### Directions
**1.** List every geographic place name in the text about the Church of St John the Baptist in Biddisham.
**2.** According to the text about the Church of St John the Baptist, when did the church undergo extensive Victorian restoration?
**3.** Go on with the text about the Church of St John the Baptist in Biddisham from where it stops.

### Supplied text

^^^^^^^^

Listed Building – Grade II*
- Official name: Church of St John The Baptist
- Designated: 9 February 1961
- Reference no.: 1059138

Listed Building – Grade II*
- Official name: Churchyard Cross, in the churchyard, 5 metres south of south porch, Church of St John th Baptist
- Designated: 9 February 1961
- Reference no.: 1173427

= Church of St John the Baptist, Biddisham =

Church in Somerset, England

The Anglican Church of St John The Baptist in Biddisham within the parish of Badgeworth, Somerset, England was built in the 13th century. It is a Grade II* listed building.

==History==

Following its original construction in the 13th century, on the site of an earlier two-cell church, parts of the church were rebuilt in the `15th. It underwent extensive Victorian restoration around 1860.

^^^^^^^^

### Recorded data
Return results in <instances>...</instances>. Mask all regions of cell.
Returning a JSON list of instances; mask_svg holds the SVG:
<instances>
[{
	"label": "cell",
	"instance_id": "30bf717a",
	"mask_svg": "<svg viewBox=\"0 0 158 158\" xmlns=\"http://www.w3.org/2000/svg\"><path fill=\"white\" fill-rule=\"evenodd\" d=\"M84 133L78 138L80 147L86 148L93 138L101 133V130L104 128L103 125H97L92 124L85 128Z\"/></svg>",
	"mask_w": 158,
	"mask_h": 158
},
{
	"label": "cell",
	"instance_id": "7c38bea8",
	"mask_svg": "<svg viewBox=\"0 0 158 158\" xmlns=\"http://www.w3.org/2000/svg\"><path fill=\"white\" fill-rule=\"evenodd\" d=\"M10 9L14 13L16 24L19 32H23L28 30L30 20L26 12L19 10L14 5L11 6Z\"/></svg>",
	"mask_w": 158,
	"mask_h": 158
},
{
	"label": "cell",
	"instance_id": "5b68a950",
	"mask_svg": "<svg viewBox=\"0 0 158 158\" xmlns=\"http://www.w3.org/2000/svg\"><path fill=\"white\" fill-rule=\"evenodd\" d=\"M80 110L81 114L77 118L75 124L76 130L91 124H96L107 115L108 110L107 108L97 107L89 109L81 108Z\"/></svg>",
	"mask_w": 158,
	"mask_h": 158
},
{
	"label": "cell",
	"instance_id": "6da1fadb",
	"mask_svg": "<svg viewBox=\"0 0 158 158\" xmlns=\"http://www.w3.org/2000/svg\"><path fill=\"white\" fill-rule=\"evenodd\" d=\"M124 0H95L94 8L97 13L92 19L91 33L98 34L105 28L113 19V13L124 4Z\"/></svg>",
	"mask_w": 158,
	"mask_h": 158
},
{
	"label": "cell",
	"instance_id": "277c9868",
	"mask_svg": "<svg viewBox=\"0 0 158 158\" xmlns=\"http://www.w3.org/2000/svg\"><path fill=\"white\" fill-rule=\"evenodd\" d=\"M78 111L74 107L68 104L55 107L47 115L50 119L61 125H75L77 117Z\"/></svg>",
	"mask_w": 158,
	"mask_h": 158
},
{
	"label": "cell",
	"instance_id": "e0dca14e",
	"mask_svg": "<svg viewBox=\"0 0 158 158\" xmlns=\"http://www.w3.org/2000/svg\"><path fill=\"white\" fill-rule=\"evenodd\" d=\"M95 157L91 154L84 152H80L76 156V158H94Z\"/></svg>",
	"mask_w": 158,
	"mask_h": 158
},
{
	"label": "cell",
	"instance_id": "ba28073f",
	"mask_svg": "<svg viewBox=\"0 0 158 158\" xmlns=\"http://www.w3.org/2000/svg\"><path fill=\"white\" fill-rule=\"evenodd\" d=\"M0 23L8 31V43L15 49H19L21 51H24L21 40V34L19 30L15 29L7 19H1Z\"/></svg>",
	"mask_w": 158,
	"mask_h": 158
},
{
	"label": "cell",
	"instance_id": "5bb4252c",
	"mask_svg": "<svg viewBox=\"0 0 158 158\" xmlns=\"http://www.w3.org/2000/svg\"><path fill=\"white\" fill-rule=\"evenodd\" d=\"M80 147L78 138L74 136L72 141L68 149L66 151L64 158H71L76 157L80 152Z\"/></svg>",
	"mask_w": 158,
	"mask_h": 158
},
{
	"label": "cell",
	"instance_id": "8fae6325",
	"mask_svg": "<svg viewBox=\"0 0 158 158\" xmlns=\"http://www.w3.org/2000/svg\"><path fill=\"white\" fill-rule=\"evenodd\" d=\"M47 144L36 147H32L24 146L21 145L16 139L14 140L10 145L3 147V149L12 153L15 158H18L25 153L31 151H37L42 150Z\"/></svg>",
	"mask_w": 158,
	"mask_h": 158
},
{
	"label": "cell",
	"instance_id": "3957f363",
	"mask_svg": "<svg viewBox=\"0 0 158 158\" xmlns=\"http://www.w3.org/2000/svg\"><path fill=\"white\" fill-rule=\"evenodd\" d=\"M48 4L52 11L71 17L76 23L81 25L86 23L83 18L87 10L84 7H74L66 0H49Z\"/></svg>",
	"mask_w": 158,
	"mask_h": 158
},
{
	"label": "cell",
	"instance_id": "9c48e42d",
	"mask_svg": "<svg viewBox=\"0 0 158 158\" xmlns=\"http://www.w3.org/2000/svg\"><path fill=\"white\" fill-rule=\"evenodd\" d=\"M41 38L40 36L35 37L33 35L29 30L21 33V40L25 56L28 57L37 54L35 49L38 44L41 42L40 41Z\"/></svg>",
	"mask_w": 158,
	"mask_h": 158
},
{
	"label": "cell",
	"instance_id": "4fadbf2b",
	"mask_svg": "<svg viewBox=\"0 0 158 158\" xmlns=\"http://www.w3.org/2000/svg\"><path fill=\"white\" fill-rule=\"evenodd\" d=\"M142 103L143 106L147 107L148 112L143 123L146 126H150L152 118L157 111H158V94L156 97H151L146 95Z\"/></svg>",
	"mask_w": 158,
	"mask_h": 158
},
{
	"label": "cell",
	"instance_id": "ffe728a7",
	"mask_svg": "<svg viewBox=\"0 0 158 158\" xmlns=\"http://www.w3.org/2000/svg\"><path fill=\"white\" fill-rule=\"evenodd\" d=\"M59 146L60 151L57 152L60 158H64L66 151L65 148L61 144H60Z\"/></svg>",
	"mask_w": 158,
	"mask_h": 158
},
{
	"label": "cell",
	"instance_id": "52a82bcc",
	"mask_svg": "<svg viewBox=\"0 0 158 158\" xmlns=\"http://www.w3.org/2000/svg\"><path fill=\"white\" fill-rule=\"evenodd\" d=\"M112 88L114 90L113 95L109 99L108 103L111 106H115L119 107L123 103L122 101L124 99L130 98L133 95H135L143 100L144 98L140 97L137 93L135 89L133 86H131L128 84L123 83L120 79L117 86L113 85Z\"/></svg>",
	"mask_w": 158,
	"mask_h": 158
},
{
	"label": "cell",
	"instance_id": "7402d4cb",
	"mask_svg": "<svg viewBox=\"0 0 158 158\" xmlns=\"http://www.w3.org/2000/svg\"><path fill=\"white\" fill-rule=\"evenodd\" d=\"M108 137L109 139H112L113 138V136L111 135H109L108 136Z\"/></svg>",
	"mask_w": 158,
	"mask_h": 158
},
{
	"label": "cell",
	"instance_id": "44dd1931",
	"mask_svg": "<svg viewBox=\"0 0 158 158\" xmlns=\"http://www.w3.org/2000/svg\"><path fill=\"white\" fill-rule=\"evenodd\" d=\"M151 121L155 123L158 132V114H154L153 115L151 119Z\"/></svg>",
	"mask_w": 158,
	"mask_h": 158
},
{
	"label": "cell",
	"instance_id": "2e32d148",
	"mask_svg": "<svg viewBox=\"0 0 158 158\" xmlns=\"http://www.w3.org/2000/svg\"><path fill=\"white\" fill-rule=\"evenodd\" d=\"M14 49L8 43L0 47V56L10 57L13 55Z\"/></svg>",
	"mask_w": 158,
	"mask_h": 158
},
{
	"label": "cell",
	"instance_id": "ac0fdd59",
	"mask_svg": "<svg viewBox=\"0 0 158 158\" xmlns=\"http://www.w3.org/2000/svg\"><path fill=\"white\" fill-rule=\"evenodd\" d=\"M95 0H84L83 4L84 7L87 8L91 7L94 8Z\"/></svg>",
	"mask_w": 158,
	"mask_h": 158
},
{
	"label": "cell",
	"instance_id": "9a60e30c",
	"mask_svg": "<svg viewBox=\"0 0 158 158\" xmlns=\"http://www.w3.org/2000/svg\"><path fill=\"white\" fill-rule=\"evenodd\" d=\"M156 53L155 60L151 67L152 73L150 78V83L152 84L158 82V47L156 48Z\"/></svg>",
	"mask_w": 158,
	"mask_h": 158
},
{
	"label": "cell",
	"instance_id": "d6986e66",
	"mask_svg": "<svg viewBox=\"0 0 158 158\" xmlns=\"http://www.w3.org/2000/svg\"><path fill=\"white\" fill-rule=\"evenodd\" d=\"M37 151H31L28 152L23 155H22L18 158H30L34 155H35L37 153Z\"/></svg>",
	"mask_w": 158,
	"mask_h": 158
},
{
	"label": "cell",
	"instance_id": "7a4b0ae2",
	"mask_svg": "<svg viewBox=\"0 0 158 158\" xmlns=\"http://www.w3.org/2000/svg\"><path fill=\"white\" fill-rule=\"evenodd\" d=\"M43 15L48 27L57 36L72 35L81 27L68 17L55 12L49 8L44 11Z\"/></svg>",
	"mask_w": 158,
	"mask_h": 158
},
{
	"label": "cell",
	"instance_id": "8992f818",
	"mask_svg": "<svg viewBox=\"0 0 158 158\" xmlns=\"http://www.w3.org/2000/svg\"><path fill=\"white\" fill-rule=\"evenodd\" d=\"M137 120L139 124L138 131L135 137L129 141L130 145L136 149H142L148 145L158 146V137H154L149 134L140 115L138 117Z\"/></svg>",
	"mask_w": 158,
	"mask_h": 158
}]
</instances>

^^^^^^^^

### Responses in order
**1.** Biddisham, Badgeworth, Somerset, England

**2.** Around 1860.

**3.**
The Crook Peak parish and benefice are within the Diocese of Bath and Wells.

==Architecture==

The stone church has a two-bay chancel and nave. The two-stage tower has a parapet.

The interior has a 12th century rectangular font. It has a scalloped bowl lined with lead.

The churchyard cross which dates from the late 14th century is also Grade II* listed. The original two-step base and part of the polygonal shaft are still present, however the head of the cross is missing.